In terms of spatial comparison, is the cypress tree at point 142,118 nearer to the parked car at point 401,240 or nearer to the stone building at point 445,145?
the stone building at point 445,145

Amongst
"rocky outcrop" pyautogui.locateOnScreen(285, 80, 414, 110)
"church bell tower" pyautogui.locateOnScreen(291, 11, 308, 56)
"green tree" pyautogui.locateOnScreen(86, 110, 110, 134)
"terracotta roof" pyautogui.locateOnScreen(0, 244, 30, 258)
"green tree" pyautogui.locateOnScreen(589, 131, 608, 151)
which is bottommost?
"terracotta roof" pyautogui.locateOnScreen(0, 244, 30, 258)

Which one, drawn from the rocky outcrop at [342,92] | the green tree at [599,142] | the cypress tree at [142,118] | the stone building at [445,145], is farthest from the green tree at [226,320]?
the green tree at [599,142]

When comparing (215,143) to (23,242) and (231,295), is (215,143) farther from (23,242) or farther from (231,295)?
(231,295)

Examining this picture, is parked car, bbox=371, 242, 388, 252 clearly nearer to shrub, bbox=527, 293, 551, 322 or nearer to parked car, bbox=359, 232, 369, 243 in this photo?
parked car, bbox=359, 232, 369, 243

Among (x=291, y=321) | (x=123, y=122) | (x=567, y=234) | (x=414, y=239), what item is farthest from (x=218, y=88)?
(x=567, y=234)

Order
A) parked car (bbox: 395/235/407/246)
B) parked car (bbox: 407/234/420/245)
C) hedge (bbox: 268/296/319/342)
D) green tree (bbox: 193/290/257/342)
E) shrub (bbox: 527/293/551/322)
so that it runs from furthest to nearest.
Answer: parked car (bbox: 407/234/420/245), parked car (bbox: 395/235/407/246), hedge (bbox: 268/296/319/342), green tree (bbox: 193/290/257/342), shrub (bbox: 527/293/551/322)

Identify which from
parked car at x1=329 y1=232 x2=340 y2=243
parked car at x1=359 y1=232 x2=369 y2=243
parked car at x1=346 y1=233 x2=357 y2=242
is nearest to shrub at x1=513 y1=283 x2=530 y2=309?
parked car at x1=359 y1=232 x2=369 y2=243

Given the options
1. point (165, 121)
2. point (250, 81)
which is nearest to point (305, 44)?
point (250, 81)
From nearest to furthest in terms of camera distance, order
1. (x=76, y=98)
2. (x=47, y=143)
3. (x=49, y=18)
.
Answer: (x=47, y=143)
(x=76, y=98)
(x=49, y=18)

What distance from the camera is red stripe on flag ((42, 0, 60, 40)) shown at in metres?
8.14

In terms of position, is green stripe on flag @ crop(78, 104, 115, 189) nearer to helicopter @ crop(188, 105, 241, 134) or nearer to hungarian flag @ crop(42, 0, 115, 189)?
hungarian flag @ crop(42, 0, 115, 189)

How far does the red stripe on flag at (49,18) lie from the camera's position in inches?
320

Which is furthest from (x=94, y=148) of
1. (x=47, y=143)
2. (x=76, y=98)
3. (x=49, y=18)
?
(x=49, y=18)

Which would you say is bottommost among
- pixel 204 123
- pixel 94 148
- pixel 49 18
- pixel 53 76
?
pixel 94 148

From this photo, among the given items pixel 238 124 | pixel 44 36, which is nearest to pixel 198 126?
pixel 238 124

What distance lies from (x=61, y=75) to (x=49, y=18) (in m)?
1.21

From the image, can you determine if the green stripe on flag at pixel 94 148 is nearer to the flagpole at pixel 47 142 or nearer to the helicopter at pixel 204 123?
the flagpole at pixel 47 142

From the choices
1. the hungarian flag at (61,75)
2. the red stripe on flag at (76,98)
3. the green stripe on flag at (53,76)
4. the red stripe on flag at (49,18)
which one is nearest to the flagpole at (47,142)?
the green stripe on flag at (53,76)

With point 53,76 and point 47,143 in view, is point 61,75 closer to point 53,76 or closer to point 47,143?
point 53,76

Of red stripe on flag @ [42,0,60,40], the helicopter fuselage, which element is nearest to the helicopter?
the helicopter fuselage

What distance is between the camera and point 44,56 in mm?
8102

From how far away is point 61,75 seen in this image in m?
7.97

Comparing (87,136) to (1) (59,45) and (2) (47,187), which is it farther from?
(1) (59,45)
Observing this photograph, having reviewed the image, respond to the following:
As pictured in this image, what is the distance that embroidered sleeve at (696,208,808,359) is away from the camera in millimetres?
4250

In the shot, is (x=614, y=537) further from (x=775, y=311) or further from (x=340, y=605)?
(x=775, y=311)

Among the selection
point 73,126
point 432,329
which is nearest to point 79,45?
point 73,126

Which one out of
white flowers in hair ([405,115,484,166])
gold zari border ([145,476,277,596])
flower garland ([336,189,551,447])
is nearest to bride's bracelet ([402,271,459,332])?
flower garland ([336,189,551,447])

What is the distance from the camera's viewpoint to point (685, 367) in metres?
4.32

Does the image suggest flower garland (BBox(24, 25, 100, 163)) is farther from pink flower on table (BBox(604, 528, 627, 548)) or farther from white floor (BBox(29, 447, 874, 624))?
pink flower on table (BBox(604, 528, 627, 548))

——————

» Goal: Reproduce the complete data exactly as presented above.

» Complete output:
In terms of spatial comparison, is the cypress tree at point 142,118 nearer to the parked car at point 401,240 or nearer to the stone building at point 445,145?
the stone building at point 445,145

Amongst
"rocky outcrop" pyautogui.locateOnScreen(285, 80, 414, 110)
"church bell tower" pyautogui.locateOnScreen(291, 11, 308, 56)
"green tree" pyautogui.locateOnScreen(86, 110, 110, 134)
"terracotta roof" pyautogui.locateOnScreen(0, 244, 30, 258)
"green tree" pyautogui.locateOnScreen(589, 131, 608, 151)
which is bottommost?
"terracotta roof" pyautogui.locateOnScreen(0, 244, 30, 258)

Which one, drawn from the rocky outcrop at [342,92] | the green tree at [599,142] | the cypress tree at [142,118] | the stone building at [445,145], is farthest from the green tree at [226,320]?
the green tree at [599,142]

When comparing (215,143) to (23,242) and (231,295), is (215,143) farther from (23,242) or farther from (231,295)?
(231,295)

Examining this picture, is parked car, bbox=371, 242, 388, 252 clearly nearer to shrub, bbox=527, 293, 551, 322 or nearer to parked car, bbox=359, 232, 369, 243 in this photo?
parked car, bbox=359, 232, 369, 243

Among (x=291, y=321) | (x=123, y=122) | (x=567, y=234) | (x=414, y=239), what item is farthest from (x=218, y=88)?
(x=567, y=234)

Order
A) parked car (bbox: 395/235/407/246)
B) parked car (bbox: 407/234/420/245)
C) hedge (bbox: 268/296/319/342)
D) green tree (bbox: 193/290/257/342)
E) shrub (bbox: 527/293/551/322)
so that it runs from furthest to nearest.
Answer: parked car (bbox: 407/234/420/245), parked car (bbox: 395/235/407/246), hedge (bbox: 268/296/319/342), green tree (bbox: 193/290/257/342), shrub (bbox: 527/293/551/322)

Identify which from
parked car at x1=329 y1=232 x2=340 y2=243
parked car at x1=359 y1=232 x2=369 y2=243
parked car at x1=346 y1=233 x2=357 y2=242
is nearest to shrub at x1=513 y1=283 x2=530 y2=309?
parked car at x1=359 y1=232 x2=369 y2=243

Given the options
1. point (165, 121)
2. point (250, 81)
which is nearest to point (305, 44)?
point (250, 81)
From nearest to furthest in terms of camera distance, order
1. (x=76, y=98)
2. (x=47, y=143)
3. (x=49, y=18)
.
Answer: (x=47, y=143)
(x=76, y=98)
(x=49, y=18)

What distance from the camera is red stripe on flag ((42, 0, 60, 40)) shown at in metres?
8.14

In terms of position, is green stripe on flag @ crop(78, 104, 115, 189) nearer to helicopter @ crop(188, 105, 241, 134) or nearer to hungarian flag @ crop(42, 0, 115, 189)?
hungarian flag @ crop(42, 0, 115, 189)

How far does the red stripe on flag at (49,18) lie from the camera's position in inches?
320

Which is furthest from (x=94, y=148) of
1. (x=47, y=143)
2. (x=76, y=98)
3. (x=49, y=18)
?
(x=49, y=18)

Which would you say is bottommost among
- pixel 204 123
- pixel 94 148
- pixel 49 18
- pixel 53 76
?
pixel 94 148

From this photo, among the given items pixel 238 124 | pixel 44 36, which is nearest to pixel 198 126?
pixel 238 124

What distance lies from (x=61, y=75) to (x=49, y=18) (in m)?
1.21

From the image, can you determine if the green stripe on flag at pixel 94 148 is nearer to the flagpole at pixel 47 142 or nearer to the helicopter at pixel 204 123?
the flagpole at pixel 47 142

From the choices
1. the hungarian flag at (61,75)
2. the red stripe on flag at (76,98)
3. the green stripe on flag at (53,76)
4. the red stripe on flag at (49,18)
which one is nearest to the flagpole at (47,142)?
the green stripe on flag at (53,76)

With point 53,76 and point 47,143 in view, is point 61,75 closer to point 53,76 or closer to point 47,143?
point 53,76

Of red stripe on flag @ [42,0,60,40], the helicopter fuselage, which element is nearest to the helicopter?
the helicopter fuselage

What distance is between the camera and point 44,56 in mm?
8102

From how far away is point 61,75 seen in this image in m?
7.97

Comparing (87,136) to (1) (59,45) and (2) (47,187), which is it farther from?
(1) (59,45)
Observing this photograph, having reviewed the image, respond to the following:
As pictured in this image, what is the distance that embroidered sleeve at (696,208,808,359) is away from the camera in millimetres?
4250

In the shot, is (x=614, y=537) further from (x=775, y=311) or further from (x=340, y=605)?
(x=775, y=311)

Among the selection
point 73,126
point 432,329
which is nearest to point 79,45?
point 73,126

Which one out of
white flowers in hair ([405,115,484,166])
gold zari border ([145,476,277,596])
flower garland ([336,189,551,447])
is nearest to bride's bracelet ([402,271,459,332])?
flower garland ([336,189,551,447])

What is the distance from the camera's viewpoint to point (685, 367) in metres?
4.32

Does the image suggest flower garland (BBox(24, 25, 100, 163)) is farther from pink flower on table (BBox(604, 528, 627, 548)) or farther from white floor (BBox(29, 447, 874, 624))?
pink flower on table (BBox(604, 528, 627, 548))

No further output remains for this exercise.